Written instruction
Lay out the lines of the entries below as a Markdown table with the columns "Row" and "Line", numbering each row and omitting blank lines. Leave the pictures out.
* begin Data records *
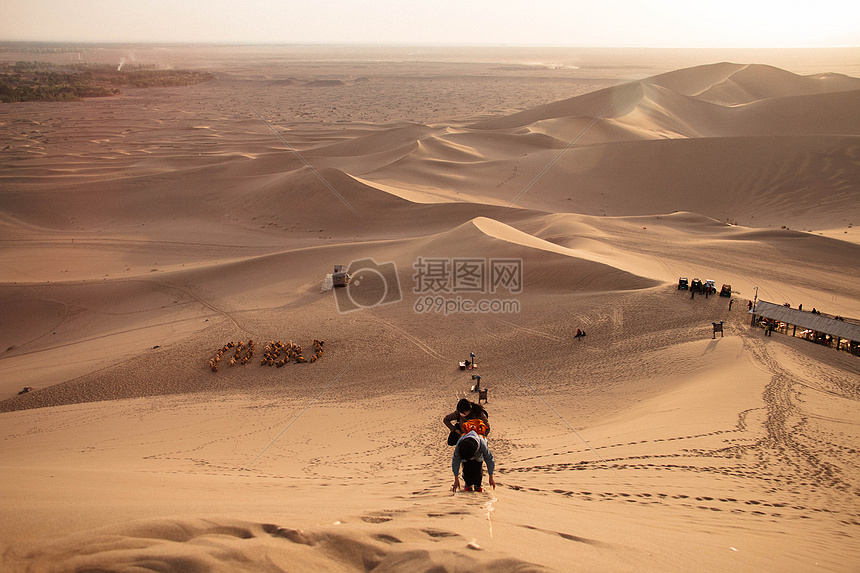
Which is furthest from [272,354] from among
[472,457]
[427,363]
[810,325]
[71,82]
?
[71,82]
* end Data records *
Complete response
| Row | Line |
|---|---|
| 1 | Which is furthest from [272,354] from among |
| 2 | [472,457] |
| 3 | [427,363] |
| 4 | [810,325] |
| 5 | [71,82] |
| 6 | ? |
| 7 | [71,82] |